#### Actions to take
- a) Which communications tool does the blog post on game changing conversations use to structure the article?
- b) Return, word for word, the part of the blog post on game changing conversations that begins at "Are you brave" and stops after "you work with?".

How To Have Better Game Changing Conversations
Are you ready to have more engaging ‘game changing conversations’ with your team?
Are you brave enough to risk getting know customers better - beyond what they DO and instead, get sense of WHO they are?
Do you want to know how to enhance your communication skills to have more open and trusting relationships with others you work with?
That’s were we are heading with this blog.
To help structure this article we will use the Johari Window - which is a useful communications tool - I will describe more about it shortly. For now, on the surface, it may seem a simple tool, but we will use it to access deeper parts of who we really are as human beings. And by doing this, we learn to build trust and hence better relationships with others.
Tapping into I to the Power of WE…
To get us going, I believe that in our technologically driven rapidly changing world, it is easy to lose connection to deeper frames of reference of our humanity. What I mean by this is a need to re-explore the ‘WHO’ we are, more than what we ‘DO’! So to set the context frame here I will start by paraphrasing scripture.
Ancient wisdom tells us all to play strengths, use our talents, shine our inner light and bring it all forth - and don’t hide it all under a bucket.

(Excerpts of spatial question data)
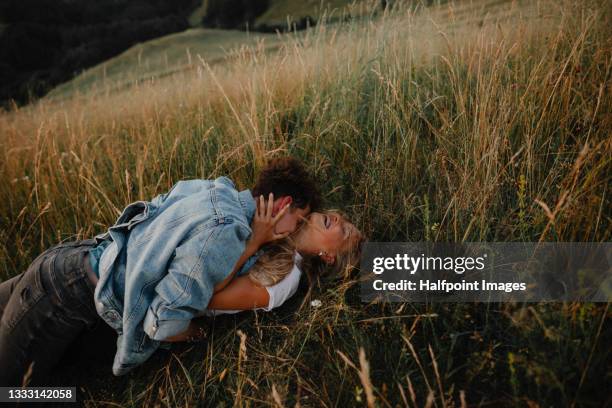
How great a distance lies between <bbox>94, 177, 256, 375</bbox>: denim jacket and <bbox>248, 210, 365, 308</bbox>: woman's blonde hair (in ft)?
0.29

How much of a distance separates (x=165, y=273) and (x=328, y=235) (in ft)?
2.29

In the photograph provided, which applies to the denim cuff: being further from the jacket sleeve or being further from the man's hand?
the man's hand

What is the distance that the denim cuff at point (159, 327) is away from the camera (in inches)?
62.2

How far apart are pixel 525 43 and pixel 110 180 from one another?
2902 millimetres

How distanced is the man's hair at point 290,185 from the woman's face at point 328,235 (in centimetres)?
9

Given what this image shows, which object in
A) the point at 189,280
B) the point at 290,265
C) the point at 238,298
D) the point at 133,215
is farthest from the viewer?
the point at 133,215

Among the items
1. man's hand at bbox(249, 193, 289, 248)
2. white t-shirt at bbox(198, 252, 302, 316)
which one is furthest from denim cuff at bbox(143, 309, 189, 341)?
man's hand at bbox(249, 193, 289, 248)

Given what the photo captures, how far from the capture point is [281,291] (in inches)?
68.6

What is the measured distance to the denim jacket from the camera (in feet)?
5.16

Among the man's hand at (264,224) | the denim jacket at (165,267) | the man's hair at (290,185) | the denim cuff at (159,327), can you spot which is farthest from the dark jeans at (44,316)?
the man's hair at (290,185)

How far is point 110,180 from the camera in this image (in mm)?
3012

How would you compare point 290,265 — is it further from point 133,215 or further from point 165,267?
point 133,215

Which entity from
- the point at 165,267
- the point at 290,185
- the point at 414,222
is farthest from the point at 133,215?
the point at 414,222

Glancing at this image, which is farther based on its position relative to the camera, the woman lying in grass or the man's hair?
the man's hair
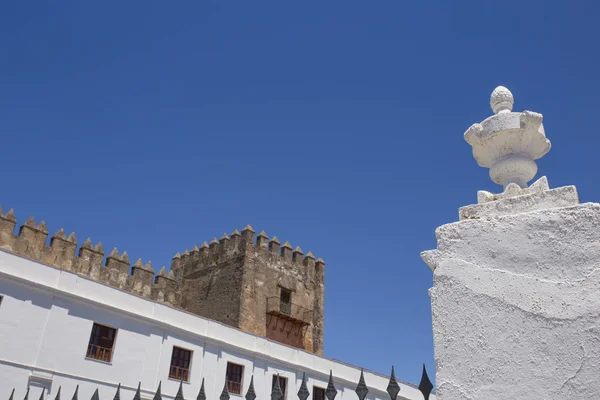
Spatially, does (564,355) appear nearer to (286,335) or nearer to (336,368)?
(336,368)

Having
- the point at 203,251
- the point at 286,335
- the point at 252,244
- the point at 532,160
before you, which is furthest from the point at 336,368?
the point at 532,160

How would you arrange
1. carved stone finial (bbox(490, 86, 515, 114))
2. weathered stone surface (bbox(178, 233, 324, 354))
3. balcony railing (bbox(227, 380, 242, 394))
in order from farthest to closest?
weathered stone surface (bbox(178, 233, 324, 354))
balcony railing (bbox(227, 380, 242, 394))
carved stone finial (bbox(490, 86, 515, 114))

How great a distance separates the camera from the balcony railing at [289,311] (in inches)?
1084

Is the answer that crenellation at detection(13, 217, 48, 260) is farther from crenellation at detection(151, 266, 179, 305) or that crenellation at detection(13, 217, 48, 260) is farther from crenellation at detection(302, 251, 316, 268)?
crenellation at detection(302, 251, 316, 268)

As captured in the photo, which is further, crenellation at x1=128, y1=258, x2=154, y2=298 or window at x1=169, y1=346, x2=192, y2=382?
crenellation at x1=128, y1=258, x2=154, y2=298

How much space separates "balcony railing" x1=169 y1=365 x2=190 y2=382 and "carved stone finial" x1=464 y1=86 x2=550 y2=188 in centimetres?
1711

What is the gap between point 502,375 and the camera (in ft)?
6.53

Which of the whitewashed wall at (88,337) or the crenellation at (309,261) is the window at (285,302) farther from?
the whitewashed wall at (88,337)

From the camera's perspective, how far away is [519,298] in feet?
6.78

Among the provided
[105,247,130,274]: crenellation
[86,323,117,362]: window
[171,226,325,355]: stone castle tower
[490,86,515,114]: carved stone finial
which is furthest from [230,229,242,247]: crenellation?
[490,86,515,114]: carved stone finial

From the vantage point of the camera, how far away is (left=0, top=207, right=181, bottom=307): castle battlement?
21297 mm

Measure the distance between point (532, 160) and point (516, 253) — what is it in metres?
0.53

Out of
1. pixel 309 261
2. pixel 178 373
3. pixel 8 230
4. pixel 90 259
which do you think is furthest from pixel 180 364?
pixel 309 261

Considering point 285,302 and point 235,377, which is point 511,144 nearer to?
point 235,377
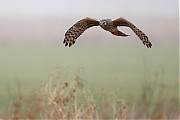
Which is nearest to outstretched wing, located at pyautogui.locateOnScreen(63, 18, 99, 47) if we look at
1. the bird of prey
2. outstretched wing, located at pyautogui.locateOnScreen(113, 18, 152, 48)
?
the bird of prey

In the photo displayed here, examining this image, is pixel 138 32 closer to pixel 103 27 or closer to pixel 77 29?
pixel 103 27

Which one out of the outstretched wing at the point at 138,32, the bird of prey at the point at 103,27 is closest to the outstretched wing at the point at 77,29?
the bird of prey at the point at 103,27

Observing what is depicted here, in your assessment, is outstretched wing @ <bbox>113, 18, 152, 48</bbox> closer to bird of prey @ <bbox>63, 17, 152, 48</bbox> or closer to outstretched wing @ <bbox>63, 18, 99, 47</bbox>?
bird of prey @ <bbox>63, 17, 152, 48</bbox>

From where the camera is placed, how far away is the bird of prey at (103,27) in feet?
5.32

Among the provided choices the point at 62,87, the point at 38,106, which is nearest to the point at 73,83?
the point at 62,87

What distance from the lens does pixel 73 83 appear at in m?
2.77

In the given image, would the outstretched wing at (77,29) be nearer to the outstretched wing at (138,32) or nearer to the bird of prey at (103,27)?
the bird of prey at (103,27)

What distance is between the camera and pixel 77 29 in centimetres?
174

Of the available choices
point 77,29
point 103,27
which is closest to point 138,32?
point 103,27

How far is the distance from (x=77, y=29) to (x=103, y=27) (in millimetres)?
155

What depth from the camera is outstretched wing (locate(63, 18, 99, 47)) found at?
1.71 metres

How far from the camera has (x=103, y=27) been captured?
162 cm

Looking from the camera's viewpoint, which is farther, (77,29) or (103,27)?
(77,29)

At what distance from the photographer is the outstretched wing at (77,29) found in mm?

#### Responses to the tasks
- a) The Johari Window.

- b)
Are you brave enough to risk getting know customers better - beyond what they DO and instead, get sense of WHO they are?
Do you want to know how to enhance your communication skills to have more open and trusting relationships with others you work with?